Work request: Copy nothing but the lines below running from the line containing "Signpost against a sunset" through the line containing "A document for", both end lines included.

Information:
Start of Block

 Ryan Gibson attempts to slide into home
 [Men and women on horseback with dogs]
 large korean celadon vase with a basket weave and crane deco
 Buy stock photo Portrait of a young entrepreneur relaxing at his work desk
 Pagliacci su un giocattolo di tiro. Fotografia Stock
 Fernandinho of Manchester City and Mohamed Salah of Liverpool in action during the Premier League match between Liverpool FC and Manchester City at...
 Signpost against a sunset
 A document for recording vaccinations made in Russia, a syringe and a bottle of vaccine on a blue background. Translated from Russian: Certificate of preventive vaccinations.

End of Block
Start of Block

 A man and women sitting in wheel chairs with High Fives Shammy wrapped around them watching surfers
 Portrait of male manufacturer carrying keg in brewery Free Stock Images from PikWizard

End of Block

Answer to this task:
 Signpost against a sunset
 A document for recording vaccinations made in Russia, a syringe and a bottle of vaccine on a blue background. Translated from Russian: Certificate of preventive vaccinations.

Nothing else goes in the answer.